As the doctor successively retells the tale, it moves forward in time, from the age of sail to the age of steam to outright steampunk and into the stars. Always with the same crew, always relating the same events, getting just a little further and going just a little deeper each time.
It’s only then that he, and we, discover what looks like the truth. And that it’s even worse than anything he ever imagined.
Escape Rating A: The author of Eversion is best known for his epic, space opera type science fiction, but if that’s what you’re looking for you’re not going to find it in Eversion. Very much on the other hand, if you enjoyed the small-scale, small-cast, intimate story of his Permafrost, which I most definitely did, there’s a LOT to love in Eversion.
In the first iteration, the reader, or at least this reader, gets caught up in the story of the sailing ship Demeter’s expedition to the Arctic fjords of Scandinavia to find a mysterious ruin, or artifact, or both, referred to as the edifice. There was more than enough creeping dread, combined with the hunt for treasure and the details of sailing ship life to make me think this was a very strange but compelling combination of The Route of Ice and Salt, the Aubrey and Maturin series (Master and Commander) with Dr. Silas Coade as Maturin, and something like Indiana Jones and the Edifice of Doom.
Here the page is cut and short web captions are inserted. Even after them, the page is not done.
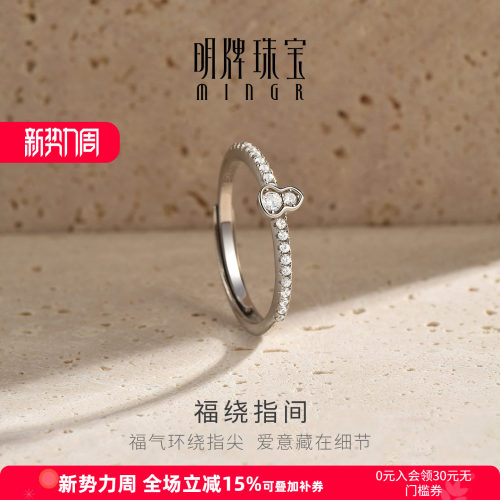 【简约设计】明牌福绕指间戒指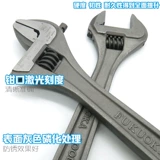 Японский быстрый универсальный гаечный ключ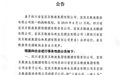 五粮液营销改革“化零为整” 旗下三家子公司合并运行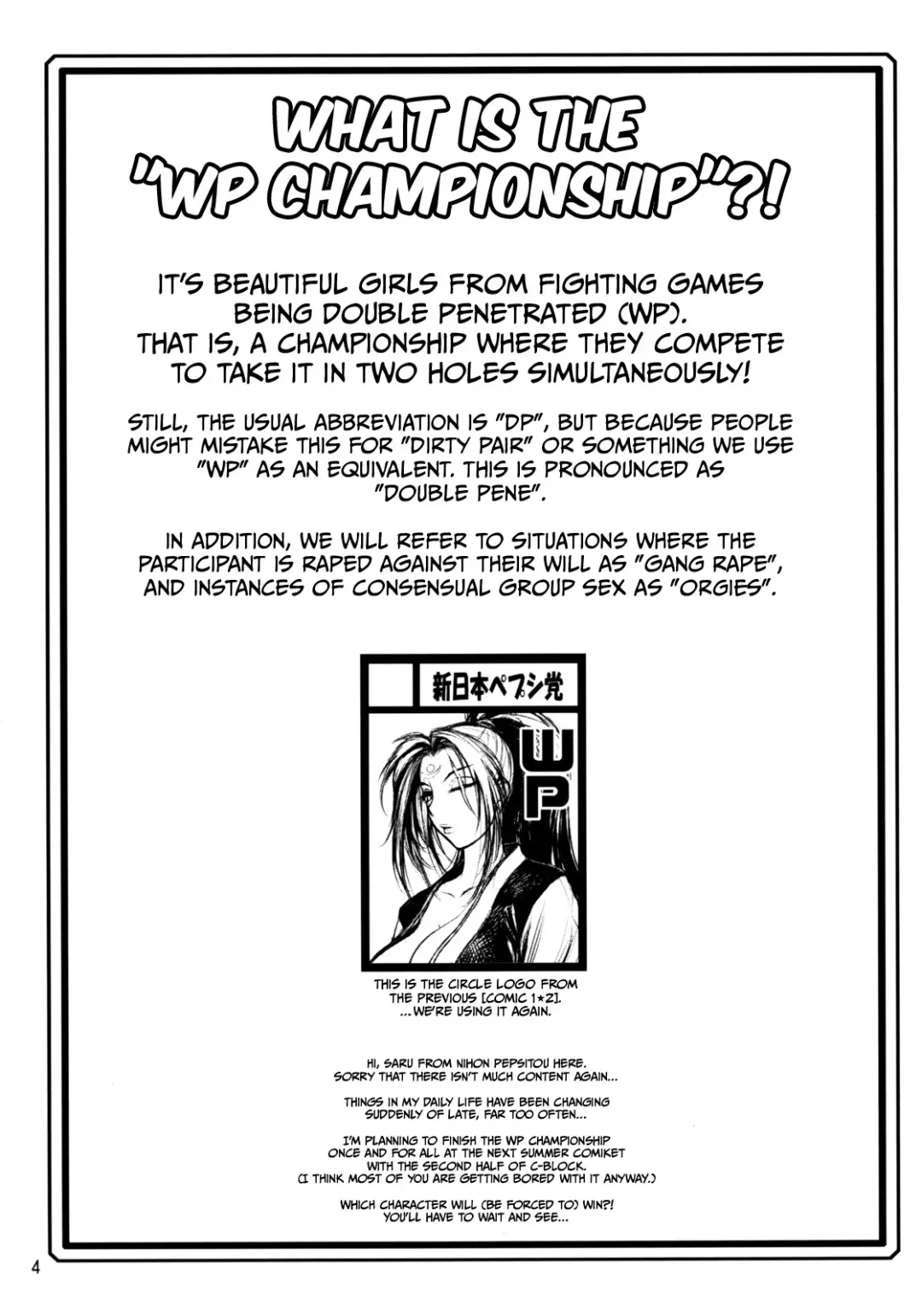 [St.germain-sal] Denji Sentai! WP Senshuken! | Electromagnetic Squadron! WP Championship Fhentai - Page 3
At least until Coade is forced to rewrite his story after a catastrophe kills off all the characters.
And that’s the first inkling that they might be HIS characters, part of the adventure story he’s writing.
At least until it happens again. And then again. At which point I thought I’d wandered into Groundhog Day. or to use more genre-appropriate references, the Stargate SG-1 episode Window of Opportunity or the Star Trek Next Gen episode Cause and Effect.
Along with one fascinating variation on Jules Verne’s Journey to the Center of the Earth.
As I said at the beginning, stories are one of the ways that humans process, and Eversion reminded me of more and more stories, also more and more SFnal stories, as it went through its iterations, or versions.
Until we finally get to the point of “eversions” and discover that everything we thought we might be reading isn’t quite right at all. Although in a very peculiar way it is at the heart of all of the stories.
And that even though the heart they have isn’t quite the one we thought it was, it still manages to break ours. If you’re looking for the kind of SF that will blow your mind and break your expectations, Eversion is a gem.